A methyl H-1 double quantum CPMG experiment to study protein conformational exchange

Protein conformational changes play crucial roles in enabling function. The Carr-Purcell-Meiboom-Gill (CPMG) experiment forms the basis for studying such dynamics when they involve the interconversion between highly populated and sparsely formed states, the latter having lifetimes ranging from similar to 0.5 to similar to 5ms. Among the suite of experiments that have been developed are those that exploit methyl group probes by recording methyl H-1 single quantum (Tugarinov and Kay in J Am Chem Soc 129:9514-9521, 2007) and triple quantum (Yuwen et al. in Angew Chem Int Ed Engl 55:11490-11494, 2016) relaxation dispersion profiles. Here we build upon these by developing a third experiment in which methyl H-1 double quantum coherences evolve during a CPMG relaxation element.
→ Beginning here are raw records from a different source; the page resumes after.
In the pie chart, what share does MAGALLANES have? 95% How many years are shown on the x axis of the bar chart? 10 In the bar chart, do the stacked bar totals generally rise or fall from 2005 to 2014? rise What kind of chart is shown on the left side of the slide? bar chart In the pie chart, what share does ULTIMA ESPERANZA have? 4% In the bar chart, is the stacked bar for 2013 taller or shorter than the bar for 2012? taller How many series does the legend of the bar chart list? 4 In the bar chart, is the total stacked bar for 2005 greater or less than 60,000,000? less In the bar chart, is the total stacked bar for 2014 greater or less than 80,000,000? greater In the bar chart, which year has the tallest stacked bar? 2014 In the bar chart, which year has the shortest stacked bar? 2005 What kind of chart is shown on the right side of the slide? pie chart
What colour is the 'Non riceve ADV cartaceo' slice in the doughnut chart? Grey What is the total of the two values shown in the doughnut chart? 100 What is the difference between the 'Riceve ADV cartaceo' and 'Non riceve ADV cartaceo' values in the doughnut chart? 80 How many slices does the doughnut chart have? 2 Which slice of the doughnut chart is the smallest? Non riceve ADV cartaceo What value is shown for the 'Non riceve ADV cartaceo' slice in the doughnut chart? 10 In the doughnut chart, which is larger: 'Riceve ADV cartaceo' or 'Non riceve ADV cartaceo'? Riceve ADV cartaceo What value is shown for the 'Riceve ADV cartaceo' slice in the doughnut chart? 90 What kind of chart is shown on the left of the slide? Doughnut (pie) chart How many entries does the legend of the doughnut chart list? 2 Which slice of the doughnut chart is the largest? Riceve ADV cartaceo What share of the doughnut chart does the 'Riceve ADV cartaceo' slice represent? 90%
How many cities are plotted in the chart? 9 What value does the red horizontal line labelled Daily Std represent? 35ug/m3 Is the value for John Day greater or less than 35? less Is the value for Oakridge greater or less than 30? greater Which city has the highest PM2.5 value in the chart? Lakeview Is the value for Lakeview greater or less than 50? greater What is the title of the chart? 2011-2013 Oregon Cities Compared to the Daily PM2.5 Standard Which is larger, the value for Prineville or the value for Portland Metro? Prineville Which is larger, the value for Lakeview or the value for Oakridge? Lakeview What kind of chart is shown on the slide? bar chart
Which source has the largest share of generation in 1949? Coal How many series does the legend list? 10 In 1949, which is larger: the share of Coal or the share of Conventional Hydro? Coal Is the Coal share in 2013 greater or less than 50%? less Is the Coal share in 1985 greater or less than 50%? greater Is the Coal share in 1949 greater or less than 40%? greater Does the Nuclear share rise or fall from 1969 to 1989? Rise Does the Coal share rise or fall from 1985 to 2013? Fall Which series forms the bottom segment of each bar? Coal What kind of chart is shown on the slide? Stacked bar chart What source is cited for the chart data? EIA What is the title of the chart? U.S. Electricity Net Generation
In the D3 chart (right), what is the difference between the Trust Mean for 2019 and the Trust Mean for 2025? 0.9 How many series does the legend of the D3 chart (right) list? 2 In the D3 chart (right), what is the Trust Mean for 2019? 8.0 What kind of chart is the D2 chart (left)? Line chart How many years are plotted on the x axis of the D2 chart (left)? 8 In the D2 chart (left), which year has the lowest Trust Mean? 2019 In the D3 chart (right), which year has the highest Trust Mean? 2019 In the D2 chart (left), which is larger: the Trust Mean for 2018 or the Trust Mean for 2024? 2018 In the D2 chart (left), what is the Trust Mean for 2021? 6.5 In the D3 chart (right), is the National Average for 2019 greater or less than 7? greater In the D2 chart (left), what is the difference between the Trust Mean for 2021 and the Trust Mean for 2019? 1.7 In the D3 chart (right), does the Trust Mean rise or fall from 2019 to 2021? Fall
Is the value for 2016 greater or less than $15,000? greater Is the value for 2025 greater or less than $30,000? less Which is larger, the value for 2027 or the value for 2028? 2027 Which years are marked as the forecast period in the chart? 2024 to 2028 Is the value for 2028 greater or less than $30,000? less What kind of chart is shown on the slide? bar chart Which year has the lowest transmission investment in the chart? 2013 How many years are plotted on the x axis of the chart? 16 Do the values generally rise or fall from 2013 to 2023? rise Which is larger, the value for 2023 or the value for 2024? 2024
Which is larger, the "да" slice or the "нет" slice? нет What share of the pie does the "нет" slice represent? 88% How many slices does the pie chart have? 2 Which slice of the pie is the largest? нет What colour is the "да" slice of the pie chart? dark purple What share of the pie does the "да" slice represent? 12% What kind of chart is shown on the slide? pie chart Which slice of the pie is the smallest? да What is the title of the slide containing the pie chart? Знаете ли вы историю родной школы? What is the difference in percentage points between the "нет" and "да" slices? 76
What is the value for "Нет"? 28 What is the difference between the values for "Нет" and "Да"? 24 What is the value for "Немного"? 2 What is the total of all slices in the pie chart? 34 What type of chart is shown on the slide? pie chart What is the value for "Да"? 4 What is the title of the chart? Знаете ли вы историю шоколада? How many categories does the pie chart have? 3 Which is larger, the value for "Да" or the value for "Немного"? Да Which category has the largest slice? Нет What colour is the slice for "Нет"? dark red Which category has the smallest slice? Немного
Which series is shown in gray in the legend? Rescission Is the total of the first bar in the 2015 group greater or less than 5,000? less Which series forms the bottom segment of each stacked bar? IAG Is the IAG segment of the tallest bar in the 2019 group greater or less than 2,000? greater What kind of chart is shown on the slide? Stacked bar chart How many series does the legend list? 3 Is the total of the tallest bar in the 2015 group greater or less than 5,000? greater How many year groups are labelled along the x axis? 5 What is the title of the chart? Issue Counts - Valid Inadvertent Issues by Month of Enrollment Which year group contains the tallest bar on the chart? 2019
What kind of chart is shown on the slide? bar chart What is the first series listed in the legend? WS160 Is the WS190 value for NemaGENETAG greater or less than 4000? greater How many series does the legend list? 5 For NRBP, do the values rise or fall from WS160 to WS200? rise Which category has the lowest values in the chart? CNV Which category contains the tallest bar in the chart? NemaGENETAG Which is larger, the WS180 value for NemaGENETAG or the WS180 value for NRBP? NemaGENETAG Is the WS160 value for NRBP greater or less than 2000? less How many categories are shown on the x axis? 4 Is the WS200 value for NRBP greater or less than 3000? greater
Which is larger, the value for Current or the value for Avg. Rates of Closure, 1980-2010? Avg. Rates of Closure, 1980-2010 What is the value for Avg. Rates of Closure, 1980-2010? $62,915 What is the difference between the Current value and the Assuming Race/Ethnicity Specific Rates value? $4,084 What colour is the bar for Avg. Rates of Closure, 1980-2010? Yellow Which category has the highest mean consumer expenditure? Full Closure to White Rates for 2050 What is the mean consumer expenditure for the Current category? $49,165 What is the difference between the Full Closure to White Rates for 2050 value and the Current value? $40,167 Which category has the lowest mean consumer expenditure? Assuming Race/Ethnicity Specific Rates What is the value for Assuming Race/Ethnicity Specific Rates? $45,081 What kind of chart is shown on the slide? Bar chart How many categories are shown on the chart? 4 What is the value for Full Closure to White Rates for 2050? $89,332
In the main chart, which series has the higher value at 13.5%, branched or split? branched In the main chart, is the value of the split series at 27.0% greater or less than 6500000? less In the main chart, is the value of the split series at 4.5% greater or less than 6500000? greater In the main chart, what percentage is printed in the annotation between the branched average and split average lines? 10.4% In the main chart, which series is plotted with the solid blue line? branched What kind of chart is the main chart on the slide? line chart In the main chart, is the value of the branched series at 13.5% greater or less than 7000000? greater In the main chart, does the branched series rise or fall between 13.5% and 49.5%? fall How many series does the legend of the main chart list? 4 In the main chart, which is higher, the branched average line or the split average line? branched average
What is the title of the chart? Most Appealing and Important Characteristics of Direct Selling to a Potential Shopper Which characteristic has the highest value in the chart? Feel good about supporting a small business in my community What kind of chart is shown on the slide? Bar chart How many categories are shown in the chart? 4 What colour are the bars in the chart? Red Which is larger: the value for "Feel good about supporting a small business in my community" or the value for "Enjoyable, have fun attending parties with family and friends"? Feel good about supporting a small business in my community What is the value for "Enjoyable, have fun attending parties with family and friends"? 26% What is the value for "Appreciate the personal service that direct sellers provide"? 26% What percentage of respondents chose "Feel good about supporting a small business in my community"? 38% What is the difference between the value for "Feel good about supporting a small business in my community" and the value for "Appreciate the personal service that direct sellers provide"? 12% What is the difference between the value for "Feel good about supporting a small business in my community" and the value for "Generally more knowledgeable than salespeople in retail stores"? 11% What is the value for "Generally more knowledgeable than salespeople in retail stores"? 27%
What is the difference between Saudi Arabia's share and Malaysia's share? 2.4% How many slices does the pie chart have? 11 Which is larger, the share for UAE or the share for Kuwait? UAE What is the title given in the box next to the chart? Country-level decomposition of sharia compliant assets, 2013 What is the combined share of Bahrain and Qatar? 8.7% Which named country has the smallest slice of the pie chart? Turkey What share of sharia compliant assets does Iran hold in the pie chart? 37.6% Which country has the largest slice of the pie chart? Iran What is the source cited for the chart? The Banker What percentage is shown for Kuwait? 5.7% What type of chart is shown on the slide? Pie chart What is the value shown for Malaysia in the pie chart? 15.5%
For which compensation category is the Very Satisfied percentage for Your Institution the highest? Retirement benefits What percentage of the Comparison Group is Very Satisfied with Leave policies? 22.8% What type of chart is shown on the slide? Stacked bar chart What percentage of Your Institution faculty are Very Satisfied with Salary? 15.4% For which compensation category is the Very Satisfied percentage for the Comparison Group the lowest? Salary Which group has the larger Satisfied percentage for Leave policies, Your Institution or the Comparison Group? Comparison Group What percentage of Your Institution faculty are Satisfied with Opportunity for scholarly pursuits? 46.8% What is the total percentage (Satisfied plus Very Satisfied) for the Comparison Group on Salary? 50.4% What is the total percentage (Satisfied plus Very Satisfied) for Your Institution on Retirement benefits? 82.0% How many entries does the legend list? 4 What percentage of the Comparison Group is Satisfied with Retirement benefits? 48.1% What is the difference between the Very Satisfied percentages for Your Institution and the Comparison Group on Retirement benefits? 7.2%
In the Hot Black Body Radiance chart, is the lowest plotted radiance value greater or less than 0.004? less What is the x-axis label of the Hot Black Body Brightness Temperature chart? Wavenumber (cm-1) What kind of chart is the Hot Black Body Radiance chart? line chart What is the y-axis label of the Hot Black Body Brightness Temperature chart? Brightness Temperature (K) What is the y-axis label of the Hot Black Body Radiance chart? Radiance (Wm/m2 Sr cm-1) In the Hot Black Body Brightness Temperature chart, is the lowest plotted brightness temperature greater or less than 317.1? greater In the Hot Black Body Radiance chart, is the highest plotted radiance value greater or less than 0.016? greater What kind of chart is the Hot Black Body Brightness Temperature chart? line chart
By fitting single, double, and triple quantum datasets, akin to recording the single quantum dataset at static magnetic fields of B-o, 2B(o) and 3B(o), we show that accurate exchange values can be obtained even in cases where exchange rates exceed 10,000s(-1). The utility of the double quantum experiment is demonstrated with a pair of cavity mutants of T4 lysozyme (T4L) with ground and excited states interchanged and with exchange rates differing by fourfold (similar to 900s(-1) and similar to 3600s(-1)), as well as with a fast-folding domain where the unfolded state lifetime is similar to 80 mu s.